§ SHORT EXERCISE:
Copy out the rows word for word, starting at their first line and ending with the line that contains "145V139L161 136H142L136 141L132", with both of those lines included.

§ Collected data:
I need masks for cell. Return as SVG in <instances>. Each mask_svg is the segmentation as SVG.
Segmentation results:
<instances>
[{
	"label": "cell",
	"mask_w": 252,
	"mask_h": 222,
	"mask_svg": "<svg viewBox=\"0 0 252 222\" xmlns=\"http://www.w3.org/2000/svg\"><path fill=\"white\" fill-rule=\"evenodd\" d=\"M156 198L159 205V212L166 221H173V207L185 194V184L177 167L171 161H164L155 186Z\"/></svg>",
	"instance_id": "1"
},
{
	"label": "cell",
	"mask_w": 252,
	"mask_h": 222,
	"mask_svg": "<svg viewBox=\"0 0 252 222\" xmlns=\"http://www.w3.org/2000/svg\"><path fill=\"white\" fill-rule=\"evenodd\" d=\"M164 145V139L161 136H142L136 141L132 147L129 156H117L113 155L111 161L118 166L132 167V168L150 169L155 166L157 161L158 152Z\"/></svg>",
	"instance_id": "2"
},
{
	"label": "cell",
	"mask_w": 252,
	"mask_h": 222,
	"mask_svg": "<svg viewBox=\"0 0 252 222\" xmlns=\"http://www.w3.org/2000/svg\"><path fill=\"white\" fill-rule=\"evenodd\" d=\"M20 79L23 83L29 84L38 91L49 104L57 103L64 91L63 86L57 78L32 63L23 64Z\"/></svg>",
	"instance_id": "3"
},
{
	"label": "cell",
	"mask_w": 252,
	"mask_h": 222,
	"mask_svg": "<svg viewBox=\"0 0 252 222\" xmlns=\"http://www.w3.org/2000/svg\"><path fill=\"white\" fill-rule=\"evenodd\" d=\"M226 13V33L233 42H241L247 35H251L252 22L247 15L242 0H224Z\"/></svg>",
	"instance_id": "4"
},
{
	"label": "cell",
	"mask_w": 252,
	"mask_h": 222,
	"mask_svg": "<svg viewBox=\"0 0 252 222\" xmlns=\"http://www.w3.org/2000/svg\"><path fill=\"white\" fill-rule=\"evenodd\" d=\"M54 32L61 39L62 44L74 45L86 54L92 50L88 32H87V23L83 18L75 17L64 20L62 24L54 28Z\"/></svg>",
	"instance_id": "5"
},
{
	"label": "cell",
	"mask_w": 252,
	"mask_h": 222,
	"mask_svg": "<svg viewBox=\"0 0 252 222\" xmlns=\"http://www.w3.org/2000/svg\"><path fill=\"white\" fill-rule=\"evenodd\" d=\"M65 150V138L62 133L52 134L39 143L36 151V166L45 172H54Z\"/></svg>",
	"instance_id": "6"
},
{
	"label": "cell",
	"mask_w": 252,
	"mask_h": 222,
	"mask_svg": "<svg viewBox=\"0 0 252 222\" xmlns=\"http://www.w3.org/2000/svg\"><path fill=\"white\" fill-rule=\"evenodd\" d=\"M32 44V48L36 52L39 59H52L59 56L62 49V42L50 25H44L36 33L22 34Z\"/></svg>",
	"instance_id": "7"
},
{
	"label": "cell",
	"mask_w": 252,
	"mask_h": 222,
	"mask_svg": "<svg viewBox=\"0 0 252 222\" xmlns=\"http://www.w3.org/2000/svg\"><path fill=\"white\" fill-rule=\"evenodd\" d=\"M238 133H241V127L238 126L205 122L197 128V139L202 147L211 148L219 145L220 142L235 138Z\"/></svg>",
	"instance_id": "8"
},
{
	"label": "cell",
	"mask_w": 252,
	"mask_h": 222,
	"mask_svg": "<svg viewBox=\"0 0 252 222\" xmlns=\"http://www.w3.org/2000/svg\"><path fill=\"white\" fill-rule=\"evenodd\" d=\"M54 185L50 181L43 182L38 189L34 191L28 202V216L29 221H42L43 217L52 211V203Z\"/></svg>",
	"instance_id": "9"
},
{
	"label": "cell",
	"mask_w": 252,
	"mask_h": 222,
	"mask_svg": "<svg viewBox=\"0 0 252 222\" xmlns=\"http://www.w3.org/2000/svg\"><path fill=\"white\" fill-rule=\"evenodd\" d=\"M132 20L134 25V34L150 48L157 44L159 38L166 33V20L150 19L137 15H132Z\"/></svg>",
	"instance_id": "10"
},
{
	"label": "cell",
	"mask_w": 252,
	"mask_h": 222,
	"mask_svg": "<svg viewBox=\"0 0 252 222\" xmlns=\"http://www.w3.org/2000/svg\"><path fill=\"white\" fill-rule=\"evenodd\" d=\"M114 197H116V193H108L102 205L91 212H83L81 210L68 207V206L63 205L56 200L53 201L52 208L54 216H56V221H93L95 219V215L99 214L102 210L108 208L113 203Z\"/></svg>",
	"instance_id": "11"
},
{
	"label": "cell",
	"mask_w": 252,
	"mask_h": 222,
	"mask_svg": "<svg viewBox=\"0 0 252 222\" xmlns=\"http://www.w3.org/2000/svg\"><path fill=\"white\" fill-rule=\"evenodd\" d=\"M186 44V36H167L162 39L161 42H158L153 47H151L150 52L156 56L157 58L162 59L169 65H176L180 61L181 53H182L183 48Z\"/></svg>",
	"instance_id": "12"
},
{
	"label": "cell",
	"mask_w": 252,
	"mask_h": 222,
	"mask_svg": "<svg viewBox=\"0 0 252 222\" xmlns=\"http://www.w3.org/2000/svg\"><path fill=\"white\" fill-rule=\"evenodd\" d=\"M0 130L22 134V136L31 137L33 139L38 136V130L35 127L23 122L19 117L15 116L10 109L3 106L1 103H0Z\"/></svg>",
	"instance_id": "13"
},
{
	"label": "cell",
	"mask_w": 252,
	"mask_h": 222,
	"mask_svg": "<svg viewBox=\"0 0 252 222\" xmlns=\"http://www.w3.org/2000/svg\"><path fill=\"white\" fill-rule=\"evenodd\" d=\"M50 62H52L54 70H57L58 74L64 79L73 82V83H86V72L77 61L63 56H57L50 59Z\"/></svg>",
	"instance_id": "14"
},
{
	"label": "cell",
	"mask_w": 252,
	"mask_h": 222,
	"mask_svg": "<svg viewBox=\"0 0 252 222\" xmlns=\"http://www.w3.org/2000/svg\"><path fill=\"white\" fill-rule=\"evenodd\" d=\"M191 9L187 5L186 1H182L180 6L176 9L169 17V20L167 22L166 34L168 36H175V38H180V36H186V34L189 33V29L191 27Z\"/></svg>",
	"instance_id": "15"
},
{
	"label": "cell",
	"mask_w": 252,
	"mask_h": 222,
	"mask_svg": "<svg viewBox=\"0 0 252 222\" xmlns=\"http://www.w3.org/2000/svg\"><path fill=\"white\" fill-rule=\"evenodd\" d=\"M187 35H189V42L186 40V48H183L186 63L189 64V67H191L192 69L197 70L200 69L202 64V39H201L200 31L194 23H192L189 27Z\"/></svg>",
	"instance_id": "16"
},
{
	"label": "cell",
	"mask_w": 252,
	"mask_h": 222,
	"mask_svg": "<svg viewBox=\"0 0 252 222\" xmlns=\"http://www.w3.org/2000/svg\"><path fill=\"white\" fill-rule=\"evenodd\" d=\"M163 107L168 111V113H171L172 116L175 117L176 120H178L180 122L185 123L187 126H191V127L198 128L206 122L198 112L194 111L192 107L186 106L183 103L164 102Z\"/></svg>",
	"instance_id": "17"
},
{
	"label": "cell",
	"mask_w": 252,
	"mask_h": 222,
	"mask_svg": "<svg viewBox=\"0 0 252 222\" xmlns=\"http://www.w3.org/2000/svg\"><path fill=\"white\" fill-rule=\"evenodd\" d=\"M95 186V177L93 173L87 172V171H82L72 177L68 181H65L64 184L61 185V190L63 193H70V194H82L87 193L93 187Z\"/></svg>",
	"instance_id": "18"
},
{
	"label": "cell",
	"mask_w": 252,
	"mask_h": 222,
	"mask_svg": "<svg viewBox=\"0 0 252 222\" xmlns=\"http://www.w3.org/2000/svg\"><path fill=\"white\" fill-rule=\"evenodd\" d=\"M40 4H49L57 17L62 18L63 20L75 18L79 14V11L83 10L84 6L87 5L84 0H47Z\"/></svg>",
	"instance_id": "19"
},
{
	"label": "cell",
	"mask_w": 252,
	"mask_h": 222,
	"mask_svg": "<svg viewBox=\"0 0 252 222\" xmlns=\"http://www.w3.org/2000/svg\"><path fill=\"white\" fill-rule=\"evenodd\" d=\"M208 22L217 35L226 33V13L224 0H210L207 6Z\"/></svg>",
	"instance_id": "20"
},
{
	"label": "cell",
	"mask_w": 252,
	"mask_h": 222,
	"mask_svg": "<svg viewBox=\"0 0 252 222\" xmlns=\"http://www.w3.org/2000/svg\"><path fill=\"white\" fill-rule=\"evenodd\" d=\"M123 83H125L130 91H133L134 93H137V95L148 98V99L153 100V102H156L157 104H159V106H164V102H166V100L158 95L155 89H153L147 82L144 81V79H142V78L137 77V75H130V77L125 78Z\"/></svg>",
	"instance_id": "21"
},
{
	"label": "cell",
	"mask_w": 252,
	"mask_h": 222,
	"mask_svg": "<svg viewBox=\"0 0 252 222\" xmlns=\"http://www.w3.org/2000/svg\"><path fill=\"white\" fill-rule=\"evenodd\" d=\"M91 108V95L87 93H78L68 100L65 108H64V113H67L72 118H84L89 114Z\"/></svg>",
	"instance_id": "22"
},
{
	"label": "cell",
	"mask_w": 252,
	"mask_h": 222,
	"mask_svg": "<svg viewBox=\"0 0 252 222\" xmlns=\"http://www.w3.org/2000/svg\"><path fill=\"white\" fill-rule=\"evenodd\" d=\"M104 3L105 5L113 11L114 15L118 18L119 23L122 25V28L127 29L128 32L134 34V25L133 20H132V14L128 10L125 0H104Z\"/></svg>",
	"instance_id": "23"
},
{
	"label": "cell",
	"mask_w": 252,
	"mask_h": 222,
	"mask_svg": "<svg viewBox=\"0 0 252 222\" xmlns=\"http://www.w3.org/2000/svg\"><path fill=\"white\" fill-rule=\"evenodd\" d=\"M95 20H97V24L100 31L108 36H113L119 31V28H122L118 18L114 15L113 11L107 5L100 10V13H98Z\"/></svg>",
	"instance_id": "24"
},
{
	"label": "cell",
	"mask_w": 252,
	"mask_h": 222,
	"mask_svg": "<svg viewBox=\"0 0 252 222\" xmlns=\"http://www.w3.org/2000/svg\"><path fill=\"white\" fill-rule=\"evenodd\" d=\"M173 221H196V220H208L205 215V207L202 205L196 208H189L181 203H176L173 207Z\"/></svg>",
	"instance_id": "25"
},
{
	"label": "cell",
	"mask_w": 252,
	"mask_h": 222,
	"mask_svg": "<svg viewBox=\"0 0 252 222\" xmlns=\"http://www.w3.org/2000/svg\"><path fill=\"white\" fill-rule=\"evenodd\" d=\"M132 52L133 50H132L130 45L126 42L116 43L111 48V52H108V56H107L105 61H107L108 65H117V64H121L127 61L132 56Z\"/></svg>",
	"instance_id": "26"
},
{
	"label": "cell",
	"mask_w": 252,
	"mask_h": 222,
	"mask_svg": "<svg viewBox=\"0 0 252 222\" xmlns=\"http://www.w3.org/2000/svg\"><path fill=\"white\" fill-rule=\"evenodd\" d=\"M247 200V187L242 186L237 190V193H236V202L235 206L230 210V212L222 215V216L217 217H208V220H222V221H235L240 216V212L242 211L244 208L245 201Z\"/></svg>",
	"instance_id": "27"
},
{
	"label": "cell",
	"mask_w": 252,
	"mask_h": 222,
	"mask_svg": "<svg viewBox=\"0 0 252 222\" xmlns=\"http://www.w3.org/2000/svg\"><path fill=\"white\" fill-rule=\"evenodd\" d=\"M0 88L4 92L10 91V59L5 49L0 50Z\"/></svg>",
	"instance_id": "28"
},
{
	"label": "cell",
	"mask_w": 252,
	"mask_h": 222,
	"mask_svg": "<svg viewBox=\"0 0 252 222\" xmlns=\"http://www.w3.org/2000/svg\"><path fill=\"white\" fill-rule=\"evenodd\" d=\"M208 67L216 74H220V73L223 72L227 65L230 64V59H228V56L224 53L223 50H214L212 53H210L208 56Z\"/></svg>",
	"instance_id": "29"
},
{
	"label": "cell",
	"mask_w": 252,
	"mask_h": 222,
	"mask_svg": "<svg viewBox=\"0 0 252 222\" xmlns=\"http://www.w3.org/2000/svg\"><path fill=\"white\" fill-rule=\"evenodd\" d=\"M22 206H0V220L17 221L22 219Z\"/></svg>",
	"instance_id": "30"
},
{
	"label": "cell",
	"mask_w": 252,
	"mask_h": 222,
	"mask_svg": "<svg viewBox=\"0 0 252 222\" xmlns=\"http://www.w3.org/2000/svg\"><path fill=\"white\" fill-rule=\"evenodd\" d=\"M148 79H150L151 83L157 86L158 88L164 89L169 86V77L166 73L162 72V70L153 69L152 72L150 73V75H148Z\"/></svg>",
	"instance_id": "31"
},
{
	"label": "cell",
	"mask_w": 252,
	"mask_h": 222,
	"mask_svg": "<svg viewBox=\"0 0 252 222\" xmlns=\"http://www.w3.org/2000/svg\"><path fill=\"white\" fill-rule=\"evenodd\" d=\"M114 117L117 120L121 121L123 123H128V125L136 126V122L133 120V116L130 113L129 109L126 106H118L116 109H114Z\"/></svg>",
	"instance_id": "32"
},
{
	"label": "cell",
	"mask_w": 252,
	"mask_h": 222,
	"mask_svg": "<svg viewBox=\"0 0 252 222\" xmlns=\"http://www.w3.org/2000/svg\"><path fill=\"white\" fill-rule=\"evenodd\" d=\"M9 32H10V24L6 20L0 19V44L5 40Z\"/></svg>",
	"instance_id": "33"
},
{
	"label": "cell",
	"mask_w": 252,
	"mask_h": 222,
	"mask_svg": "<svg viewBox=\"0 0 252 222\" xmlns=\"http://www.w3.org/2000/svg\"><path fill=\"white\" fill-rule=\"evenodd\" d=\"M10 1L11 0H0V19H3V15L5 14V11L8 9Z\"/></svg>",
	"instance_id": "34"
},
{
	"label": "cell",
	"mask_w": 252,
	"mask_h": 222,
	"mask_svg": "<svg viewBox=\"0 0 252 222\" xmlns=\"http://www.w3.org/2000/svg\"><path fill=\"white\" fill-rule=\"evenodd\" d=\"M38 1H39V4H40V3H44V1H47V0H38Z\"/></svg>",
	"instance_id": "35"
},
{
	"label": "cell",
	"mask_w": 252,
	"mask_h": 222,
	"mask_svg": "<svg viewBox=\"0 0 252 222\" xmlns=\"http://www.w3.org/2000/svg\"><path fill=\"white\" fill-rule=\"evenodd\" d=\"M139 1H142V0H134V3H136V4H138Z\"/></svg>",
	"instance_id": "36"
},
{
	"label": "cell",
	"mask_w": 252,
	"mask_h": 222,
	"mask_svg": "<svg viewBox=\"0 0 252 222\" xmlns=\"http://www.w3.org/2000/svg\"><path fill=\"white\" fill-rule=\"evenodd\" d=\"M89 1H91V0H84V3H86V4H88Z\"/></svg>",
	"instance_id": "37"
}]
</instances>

§ WRITTEN RESPONSE:
I need masks for cell. Return as SVG in <instances>. Each mask_svg is the segmentation as SVG.
Segmentation results:
<instances>
[{
	"label": "cell",
	"mask_w": 252,
	"mask_h": 222,
	"mask_svg": "<svg viewBox=\"0 0 252 222\" xmlns=\"http://www.w3.org/2000/svg\"><path fill=\"white\" fill-rule=\"evenodd\" d=\"M156 198L159 205V212L166 221H173V207L185 194V184L177 167L171 161H164L155 186Z\"/></svg>",
	"instance_id": "1"
},
{
	"label": "cell",
	"mask_w": 252,
	"mask_h": 222,
	"mask_svg": "<svg viewBox=\"0 0 252 222\" xmlns=\"http://www.w3.org/2000/svg\"><path fill=\"white\" fill-rule=\"evenodd\" d=\"M164 145V139L161 136H142L136 141L132 147L129 156H117L113 155L111 161L118 166L132 167V168L150 169L155 166L157 161L158 152Z\"/></svg>",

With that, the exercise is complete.